In this issue is an article by our intern Kiteara Sinnett. She discusses how it feels to have an auto immune disorder right now. Please be kind when you comment. I want to listen, but I don’t want mud slinging and name calling, or insinuations of such. And she isn’t “just an old person who is going to die anyway” or “just auto immune compromised, so she should just stay home so we can party” – two of the phrases I’ve heard thrown around. (I’m sure many of those who expressed these things may regret saying them.)
She’s a newly graduated high school student who lost out on her graduation ceremony and prom and band practice and many other things this year. And she’s losing out on that crazy sense of immortality we all seem to have in our teen years and into our twenties. So let’s practice being nice ok? I know some of us are frustrated and tired of the way things are. I hear sadness and anger and confusion in the voices of those I have had conversations with lately. We all have our own fears of financial disaster and imminent losses of material things and of loved ones. Many already mourn. And we all mourn when we hear a tragic story, don’t we? We’re a community in mourning – in different stages of it. Let’s forgive each other. Let’s move forward. Let’s lend a hand.

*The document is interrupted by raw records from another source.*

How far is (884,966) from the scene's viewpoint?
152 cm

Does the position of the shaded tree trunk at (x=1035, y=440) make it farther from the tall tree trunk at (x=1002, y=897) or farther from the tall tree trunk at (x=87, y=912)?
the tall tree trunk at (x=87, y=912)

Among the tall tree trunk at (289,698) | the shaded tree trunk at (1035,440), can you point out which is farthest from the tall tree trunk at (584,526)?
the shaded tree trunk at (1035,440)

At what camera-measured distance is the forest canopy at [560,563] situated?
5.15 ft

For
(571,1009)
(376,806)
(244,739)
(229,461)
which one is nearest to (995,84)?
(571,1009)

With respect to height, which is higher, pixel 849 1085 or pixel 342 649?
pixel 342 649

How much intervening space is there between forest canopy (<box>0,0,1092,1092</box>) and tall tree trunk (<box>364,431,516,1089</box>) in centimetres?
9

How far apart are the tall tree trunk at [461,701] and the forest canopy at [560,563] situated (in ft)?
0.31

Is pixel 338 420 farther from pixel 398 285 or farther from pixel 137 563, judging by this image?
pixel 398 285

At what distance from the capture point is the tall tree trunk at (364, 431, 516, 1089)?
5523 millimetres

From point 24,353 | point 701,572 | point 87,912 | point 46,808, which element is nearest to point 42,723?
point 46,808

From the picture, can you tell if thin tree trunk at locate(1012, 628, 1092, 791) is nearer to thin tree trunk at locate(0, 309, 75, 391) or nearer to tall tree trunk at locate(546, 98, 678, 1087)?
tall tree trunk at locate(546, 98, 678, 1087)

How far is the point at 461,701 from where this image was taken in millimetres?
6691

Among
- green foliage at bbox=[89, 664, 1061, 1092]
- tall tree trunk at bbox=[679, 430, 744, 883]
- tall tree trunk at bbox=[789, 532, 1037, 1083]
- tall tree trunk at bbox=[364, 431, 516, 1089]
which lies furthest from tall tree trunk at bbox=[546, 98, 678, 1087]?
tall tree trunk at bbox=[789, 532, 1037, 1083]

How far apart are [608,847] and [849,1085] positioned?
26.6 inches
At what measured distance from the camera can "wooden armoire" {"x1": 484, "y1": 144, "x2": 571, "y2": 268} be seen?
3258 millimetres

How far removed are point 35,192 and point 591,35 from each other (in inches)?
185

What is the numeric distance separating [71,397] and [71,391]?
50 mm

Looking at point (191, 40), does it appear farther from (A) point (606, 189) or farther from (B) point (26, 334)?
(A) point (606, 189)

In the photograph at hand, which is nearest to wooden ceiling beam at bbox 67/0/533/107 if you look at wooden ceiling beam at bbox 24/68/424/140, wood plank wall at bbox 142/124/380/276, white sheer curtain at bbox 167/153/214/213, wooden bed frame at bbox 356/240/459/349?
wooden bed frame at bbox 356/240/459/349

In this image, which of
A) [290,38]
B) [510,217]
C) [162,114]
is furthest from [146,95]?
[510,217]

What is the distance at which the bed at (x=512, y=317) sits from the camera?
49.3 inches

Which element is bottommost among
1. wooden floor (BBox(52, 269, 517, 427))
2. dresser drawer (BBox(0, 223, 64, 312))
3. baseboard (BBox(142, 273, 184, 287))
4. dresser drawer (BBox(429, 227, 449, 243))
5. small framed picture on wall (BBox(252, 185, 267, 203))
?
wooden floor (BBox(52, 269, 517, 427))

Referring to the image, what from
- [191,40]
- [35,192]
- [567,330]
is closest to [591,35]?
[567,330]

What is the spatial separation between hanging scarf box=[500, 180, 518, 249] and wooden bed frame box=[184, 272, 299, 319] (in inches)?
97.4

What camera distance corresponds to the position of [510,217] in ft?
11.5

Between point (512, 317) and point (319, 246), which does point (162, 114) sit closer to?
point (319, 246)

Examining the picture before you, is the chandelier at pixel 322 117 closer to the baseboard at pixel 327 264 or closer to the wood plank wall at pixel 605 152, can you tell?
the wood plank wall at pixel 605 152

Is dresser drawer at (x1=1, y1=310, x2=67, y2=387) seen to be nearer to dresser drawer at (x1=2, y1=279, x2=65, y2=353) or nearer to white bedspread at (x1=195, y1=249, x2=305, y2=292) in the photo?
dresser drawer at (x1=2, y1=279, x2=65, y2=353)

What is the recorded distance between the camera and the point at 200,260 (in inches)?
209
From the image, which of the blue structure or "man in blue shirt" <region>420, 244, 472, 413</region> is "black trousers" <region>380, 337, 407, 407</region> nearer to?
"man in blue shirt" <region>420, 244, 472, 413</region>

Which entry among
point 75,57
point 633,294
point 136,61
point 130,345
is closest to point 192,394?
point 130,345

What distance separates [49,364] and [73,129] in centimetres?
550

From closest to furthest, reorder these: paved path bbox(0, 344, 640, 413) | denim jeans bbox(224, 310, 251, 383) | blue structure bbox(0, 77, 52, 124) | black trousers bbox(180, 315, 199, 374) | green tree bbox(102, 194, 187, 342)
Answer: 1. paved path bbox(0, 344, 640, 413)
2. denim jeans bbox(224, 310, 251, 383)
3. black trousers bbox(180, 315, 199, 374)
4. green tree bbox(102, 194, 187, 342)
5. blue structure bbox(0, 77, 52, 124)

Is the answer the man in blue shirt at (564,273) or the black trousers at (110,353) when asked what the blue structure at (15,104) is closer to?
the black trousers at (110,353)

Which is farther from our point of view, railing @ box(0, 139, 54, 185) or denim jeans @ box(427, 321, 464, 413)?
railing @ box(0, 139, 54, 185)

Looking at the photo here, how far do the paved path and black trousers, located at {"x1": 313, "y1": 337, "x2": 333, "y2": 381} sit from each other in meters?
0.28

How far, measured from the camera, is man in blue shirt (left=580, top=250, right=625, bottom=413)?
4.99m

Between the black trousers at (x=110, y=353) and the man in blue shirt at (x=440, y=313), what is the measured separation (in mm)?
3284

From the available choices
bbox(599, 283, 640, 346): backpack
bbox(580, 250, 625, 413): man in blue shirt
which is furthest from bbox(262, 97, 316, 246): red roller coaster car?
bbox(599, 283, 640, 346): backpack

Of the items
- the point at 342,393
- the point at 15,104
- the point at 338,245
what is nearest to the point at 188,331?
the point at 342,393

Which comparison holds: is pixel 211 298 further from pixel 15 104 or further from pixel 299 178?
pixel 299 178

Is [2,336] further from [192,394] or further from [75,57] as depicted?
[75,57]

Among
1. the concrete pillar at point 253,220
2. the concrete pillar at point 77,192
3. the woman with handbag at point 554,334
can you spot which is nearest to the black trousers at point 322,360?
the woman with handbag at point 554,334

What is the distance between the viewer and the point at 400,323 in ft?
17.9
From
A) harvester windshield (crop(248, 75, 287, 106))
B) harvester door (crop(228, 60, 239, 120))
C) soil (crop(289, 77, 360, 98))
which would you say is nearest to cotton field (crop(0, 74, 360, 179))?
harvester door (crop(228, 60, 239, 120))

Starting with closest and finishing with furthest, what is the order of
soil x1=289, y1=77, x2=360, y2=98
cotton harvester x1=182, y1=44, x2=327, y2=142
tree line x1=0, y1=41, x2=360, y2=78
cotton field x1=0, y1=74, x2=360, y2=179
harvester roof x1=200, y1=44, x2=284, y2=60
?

Why not go out of our way to be kind and practice random acts of kindness to people you disagree with and those you agree with? Use words that edify and lift up. Fill each other’s buckets with good stuff. This is how the process of restoration begins. We don’t have to wait until it’s over. We can begin now by helping to mend hearts. When hearts are strong, bodies get strong. When bodies are strong, they have mental energy to tackle life. When souls tackle life, good things happen.
#Be Strong. Marietta Strong. #MOV Strong. #America Strong.